Why is it so easy to believe the unreal when you’re a kid, but not when you’re a grown-up and you actually have to make the unreal real?
As I look out the window, at the deer picking their way across the snow, I wonder about the fears they have to face. Yet, they’re still out there. Vulnerable but determined. They aren’t hiding, aren’t cowering. Quite simply, there are some things we have to do. Deer must eat, writers must write.
But “must write” isn’t enough for me today. There has to be another reason to believe this is where I belong, crafting stories. I know I must—but for what purpose?
Trudging back upstairs, coffee in hand, I think about what will happen if I don’t write. I have already avoided writing for over a week. What’s another day? I can’t keep doing this to myself. I don’t relish struggling again. No interest in proving to myself I’m not worthy. So I won’t write. I’ll just read some emails, look at Facebook, just take a day off. Tomorrow, I’ll try to write.
Enter the wolves.
Just when I need a reason, a motivation to write again, I come across an inspiring video (below). An astonishing surge of hope and belief moves through me. Not just for the wolves or the ecosystem, but for my place in this world.
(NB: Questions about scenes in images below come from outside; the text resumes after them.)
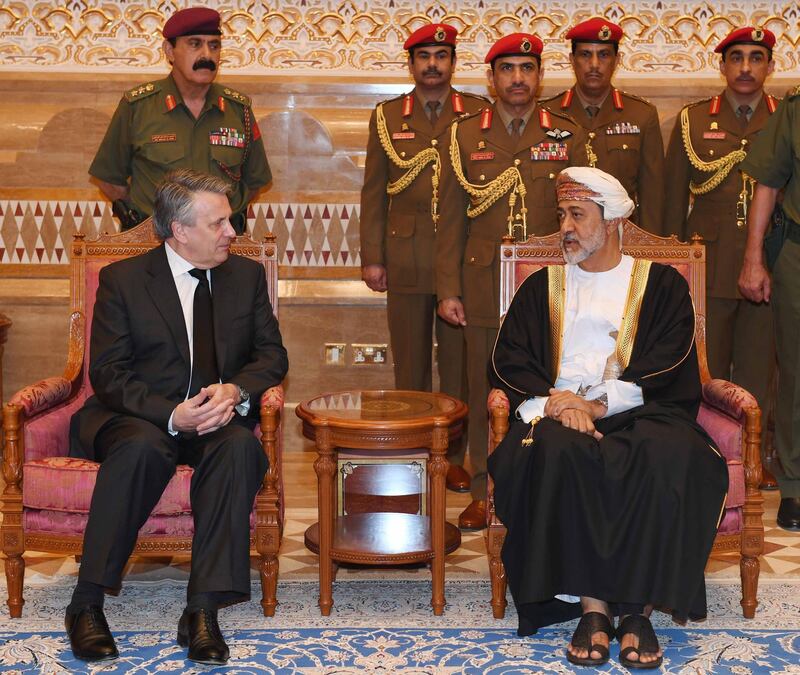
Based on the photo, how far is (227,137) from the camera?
17.9 feet

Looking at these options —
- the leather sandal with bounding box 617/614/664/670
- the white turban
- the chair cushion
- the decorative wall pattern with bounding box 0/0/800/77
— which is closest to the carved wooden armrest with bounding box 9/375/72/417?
the chair cushion

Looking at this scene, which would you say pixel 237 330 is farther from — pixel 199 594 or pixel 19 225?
pixel 19 225

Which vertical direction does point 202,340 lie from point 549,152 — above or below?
below

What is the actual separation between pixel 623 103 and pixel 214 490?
3.05 m

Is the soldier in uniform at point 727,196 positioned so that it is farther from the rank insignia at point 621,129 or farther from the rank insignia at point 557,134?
the rank insignia at point 557,134

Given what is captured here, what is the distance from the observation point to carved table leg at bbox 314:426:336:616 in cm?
410

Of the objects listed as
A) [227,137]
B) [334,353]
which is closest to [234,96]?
[227,137]

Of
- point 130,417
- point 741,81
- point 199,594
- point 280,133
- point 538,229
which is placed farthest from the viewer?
point 280,133

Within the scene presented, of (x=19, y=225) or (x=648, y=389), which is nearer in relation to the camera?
(x=648, y=389)

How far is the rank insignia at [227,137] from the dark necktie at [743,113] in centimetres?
242

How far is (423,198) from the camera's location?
5719 mm

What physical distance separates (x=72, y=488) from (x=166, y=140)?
2021 mm

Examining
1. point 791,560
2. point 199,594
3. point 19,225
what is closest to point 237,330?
point 199,594

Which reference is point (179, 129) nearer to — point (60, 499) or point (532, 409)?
point (60, 499)
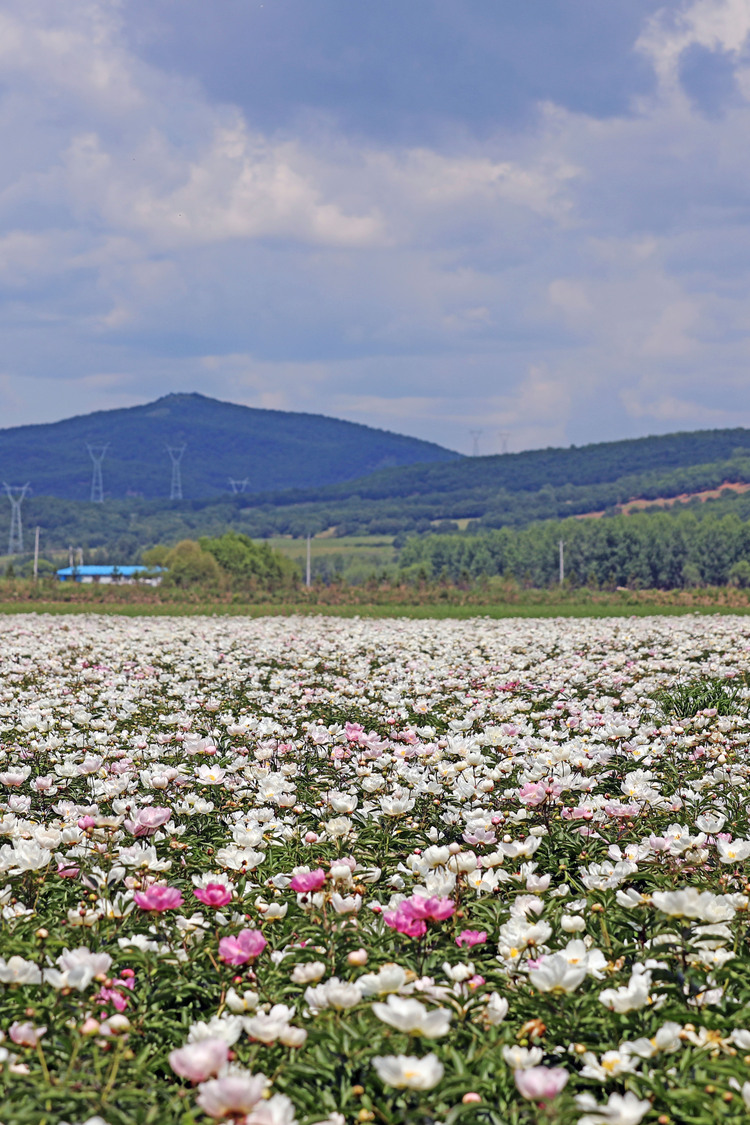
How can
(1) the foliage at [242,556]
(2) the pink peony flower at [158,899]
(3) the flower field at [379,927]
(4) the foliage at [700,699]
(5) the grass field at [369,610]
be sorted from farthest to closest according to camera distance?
(1) the foliage at [242,556], (5) the grass field at [369,610], (4) the foliage at [700,699], (2) the pink peony flower at [158,899], (3) the flower field at [379,927]

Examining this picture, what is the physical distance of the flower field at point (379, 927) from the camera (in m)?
2.53

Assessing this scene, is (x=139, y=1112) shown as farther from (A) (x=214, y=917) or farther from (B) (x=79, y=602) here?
(B) (x=79, y=602)

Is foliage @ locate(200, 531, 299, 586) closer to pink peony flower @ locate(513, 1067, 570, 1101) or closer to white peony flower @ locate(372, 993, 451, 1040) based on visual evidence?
white peony flower @ locate(372, 993, 451, 1040)

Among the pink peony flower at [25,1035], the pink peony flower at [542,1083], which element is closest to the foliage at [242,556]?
the pink peony flower at [25,1035]

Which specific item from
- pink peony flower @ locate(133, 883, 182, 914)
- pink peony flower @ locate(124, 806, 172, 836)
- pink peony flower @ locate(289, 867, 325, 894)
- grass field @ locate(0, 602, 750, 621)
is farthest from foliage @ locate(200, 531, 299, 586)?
pink peony flower @ locate(133, 883, 182, 914)

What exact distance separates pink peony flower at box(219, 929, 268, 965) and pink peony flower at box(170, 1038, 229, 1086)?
2.67ft

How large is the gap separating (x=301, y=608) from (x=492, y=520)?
161537 millimetres

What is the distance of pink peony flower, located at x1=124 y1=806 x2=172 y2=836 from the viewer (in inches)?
162

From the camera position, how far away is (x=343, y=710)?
872cm

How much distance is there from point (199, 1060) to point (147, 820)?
78.8 inches

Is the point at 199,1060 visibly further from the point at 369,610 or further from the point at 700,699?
the point at 369,610

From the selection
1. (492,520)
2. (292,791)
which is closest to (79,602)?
(292,791)

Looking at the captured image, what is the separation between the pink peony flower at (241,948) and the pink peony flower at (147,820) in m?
1.07

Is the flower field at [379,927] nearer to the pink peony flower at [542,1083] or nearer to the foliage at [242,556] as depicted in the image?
the pink peony flower at [542,1083]
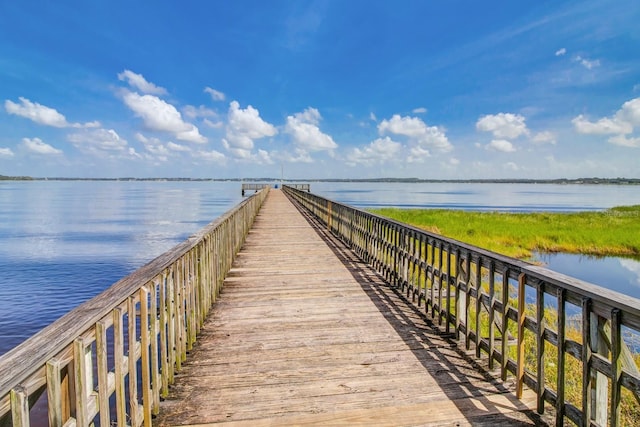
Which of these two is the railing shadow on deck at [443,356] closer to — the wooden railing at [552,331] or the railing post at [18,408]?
the wooden railing at [552,331]

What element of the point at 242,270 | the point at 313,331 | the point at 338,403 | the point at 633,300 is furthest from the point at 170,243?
the point at 633,300

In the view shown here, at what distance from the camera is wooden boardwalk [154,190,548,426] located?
9.60ft

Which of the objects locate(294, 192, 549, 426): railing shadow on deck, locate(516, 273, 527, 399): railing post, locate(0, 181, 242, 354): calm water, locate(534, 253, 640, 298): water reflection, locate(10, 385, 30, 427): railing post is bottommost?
locate(534, 253, 640, 298): water reflection

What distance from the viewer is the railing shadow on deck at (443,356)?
3000mm

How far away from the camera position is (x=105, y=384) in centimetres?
216

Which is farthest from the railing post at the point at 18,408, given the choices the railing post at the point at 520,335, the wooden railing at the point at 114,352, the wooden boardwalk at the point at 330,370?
the railing post at the point at 520,335

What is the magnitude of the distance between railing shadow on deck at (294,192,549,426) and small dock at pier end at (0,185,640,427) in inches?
0.7

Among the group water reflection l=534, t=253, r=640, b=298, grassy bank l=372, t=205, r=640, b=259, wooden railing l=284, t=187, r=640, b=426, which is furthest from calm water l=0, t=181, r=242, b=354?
water reflection l=534, t=253, r=640, b=298

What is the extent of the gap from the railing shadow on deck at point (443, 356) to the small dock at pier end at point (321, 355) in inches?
0.7

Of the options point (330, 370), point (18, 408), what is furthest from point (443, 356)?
point (18, 408)

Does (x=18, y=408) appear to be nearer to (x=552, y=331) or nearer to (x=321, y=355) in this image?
(x=321, y=355)

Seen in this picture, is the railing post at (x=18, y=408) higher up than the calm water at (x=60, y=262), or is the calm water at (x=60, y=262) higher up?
the railing post at (x=18, y=408)

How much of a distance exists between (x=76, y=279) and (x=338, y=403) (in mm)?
14437

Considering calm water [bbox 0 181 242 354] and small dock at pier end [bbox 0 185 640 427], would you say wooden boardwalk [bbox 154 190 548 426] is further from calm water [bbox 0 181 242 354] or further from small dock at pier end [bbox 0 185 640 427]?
calm water [bbox 0 181 242 354]
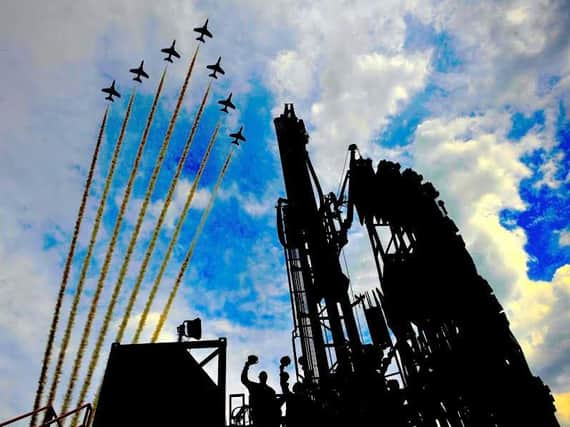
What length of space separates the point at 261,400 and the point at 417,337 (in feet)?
14.5

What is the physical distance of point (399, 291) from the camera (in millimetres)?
10242

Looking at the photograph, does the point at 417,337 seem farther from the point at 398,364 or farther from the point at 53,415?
the point at 53,415

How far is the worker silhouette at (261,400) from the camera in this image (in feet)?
27.3

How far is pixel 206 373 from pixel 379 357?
468cm

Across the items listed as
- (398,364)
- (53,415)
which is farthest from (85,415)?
(398,364)

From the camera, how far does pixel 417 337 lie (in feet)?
33.7

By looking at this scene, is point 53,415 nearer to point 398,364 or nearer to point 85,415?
point 85,415

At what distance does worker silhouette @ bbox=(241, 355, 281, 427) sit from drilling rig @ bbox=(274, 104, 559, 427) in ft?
3.99

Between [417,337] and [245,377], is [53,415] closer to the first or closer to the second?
[245,377]

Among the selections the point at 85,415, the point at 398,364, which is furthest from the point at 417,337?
the point at 85,415

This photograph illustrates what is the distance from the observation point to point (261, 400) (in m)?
8.47

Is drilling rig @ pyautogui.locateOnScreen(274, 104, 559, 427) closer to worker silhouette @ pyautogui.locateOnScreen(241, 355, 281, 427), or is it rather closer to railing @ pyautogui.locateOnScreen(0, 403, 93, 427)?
worker silhouette @ pyautogui.locateOnScreen(241, 355, 281, 427)

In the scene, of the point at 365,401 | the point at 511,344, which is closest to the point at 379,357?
the point at 365,401

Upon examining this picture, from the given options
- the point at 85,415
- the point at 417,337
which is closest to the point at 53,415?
the point at 85,415
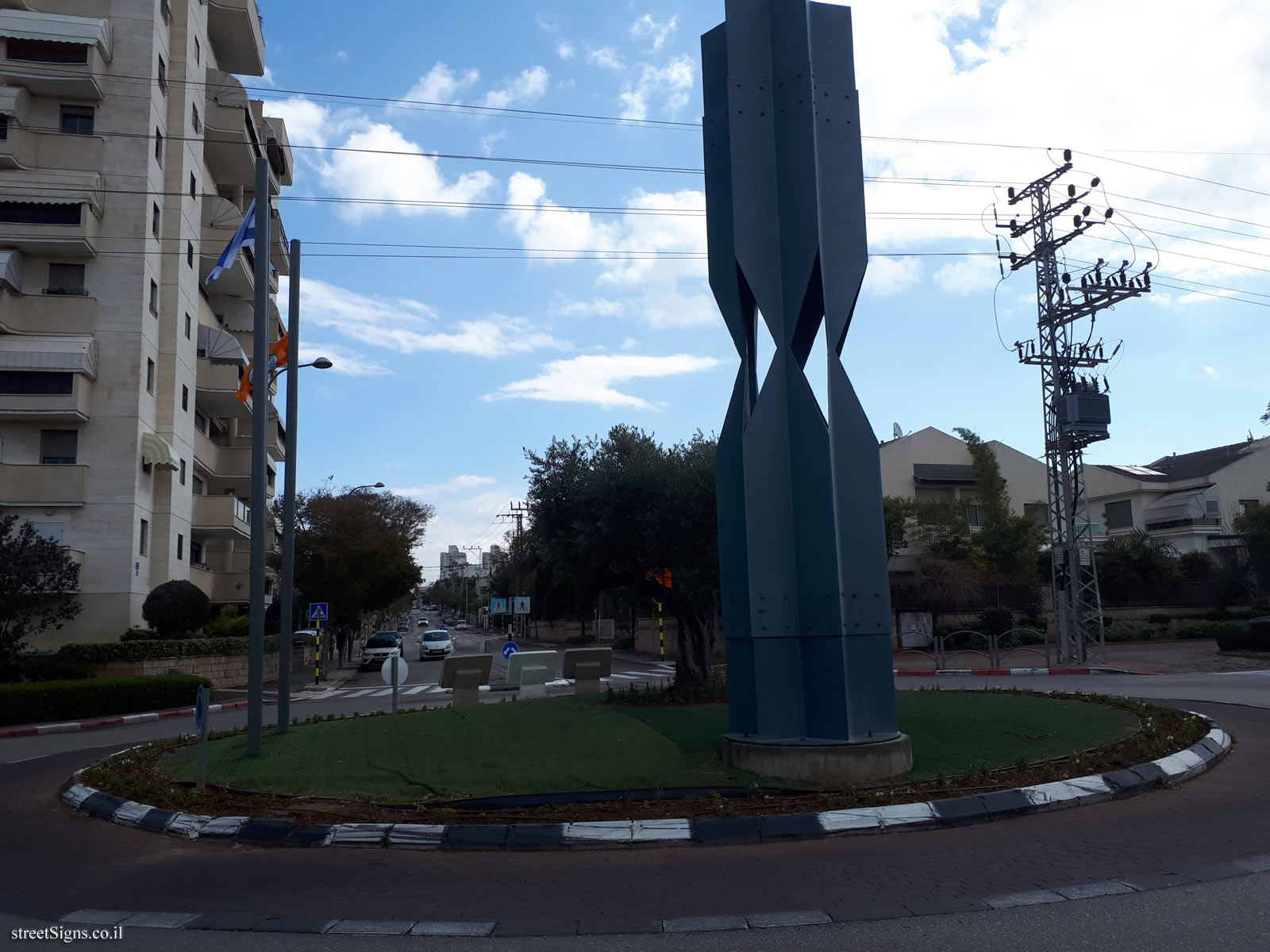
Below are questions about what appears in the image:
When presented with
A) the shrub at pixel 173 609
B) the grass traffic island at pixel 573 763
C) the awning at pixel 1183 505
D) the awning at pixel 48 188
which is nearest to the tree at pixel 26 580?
the shrub at pixel 173 609

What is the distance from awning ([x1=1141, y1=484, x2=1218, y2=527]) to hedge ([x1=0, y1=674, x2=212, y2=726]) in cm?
4674

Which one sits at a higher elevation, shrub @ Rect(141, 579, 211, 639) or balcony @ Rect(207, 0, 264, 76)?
balcony @ Rect(207, 0, 264, 76)

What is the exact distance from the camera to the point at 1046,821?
8000 mm

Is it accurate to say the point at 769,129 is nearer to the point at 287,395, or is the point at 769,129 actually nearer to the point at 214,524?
the point at 287,395

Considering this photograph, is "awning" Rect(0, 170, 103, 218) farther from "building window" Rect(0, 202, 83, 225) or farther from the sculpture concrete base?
the sculpture concrete base

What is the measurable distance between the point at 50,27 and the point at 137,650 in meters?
19.4

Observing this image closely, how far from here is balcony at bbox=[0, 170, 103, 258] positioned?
29.9 metres

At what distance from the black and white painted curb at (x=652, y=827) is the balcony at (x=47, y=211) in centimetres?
2701

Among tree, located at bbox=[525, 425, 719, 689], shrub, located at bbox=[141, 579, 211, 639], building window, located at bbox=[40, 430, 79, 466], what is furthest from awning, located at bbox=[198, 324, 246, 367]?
tree, located at bbox=[525, 425, 719, 689]

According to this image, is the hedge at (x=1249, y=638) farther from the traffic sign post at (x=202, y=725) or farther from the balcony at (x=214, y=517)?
the balcony at (x=214, y=517)

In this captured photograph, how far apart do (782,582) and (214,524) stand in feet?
106

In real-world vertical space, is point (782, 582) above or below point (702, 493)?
below

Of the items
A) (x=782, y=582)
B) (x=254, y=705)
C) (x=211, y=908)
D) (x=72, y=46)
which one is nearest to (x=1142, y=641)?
(x=782, y=582)

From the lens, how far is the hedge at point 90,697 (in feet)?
70.8
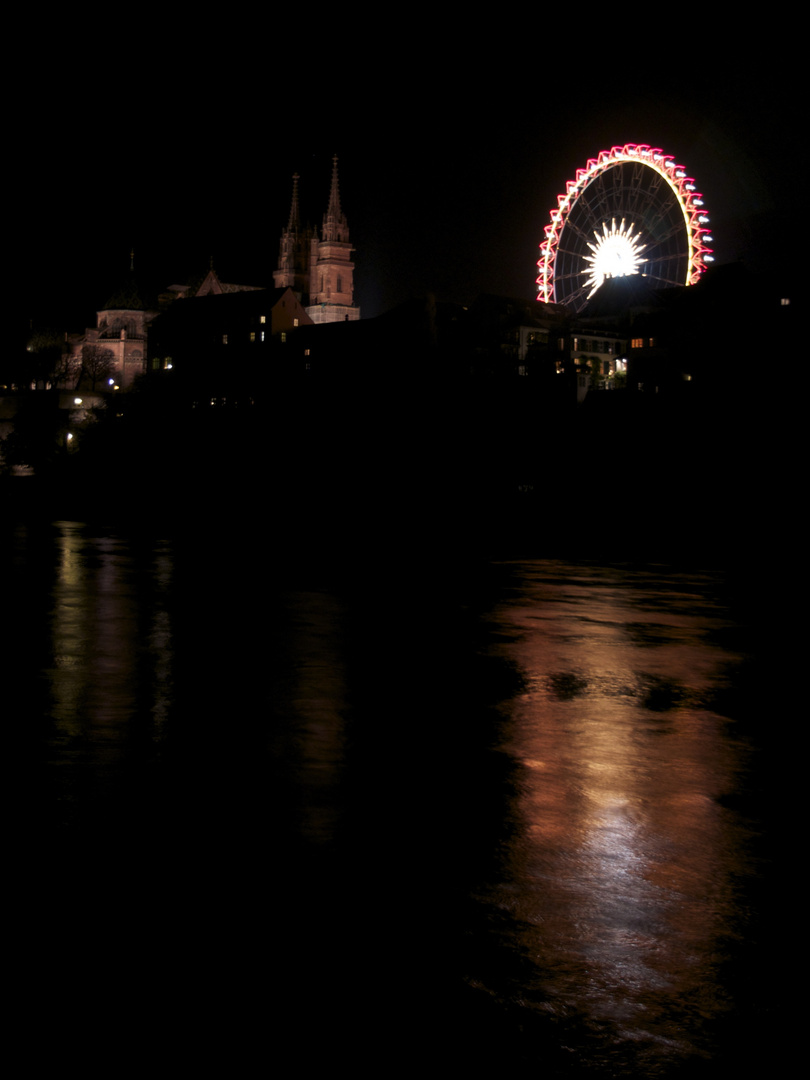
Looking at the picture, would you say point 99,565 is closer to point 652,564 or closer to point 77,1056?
point 652,564

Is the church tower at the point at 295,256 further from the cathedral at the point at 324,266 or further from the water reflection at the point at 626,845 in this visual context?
the water reflection at the point at 626,845

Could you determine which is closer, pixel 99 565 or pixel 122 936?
pixel 122 936

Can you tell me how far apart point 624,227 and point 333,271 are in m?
76.7

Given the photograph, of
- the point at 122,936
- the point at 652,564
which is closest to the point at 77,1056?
the point at 122,936

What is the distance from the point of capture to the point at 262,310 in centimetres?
9338

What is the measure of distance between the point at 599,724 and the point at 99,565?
60.5ft

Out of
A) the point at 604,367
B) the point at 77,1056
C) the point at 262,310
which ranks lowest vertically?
the point at 77,1056

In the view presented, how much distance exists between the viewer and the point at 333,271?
13725cm

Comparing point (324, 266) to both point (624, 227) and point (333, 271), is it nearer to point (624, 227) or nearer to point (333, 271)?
point (333, 271)

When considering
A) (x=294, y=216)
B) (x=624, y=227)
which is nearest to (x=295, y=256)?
(x=294, y=216)

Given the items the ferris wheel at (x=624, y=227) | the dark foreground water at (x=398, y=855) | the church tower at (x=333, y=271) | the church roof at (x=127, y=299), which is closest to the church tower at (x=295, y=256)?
the church tower at (x=333, y=271)

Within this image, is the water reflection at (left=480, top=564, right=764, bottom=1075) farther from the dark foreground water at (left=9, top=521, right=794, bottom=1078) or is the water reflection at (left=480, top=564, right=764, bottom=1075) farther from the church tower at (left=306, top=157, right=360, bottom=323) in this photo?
the church tower at (left=306, top=157, right=360, bottom=323)

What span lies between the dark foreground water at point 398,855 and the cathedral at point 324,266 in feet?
407

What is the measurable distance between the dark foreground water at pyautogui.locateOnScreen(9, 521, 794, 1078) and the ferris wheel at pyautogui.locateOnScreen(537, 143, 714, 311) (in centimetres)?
4981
I am reminded that “must write” is two-fold. The desire to write must pulse within me every day, just to get me to the page and begin. The second part to this desire, what keeps me at the page, is knowing why I’m writing. My purpose.
For me, I write to explore things that matter. As a crafter of story, be it fiction or real, I have always been motivated by writing about something in this world that matters to me above and beyond my own life. Something that I can impact in my own way. Something that I should speak up for.
Writing because I must write is a good first step, but it doesn’t get me past my comfort zone. It doesn’t strengthen me in times of trouble.
When I lose the heart, when I don’t want to write anymore, writing about something that matters steers me back to my journey. I am eager to write as long as something or someone in my heart needs a voice. And the joy, the satisfaction, the determination that result link me to the next thing that matters. And the writing continues.
I had no use for a blog post for the past month or so. Had no desire to think about my next writing project. Didn’t miss my characters or fictional settings.
Until I watched this video.
And now I want to write again. If only to be a voice.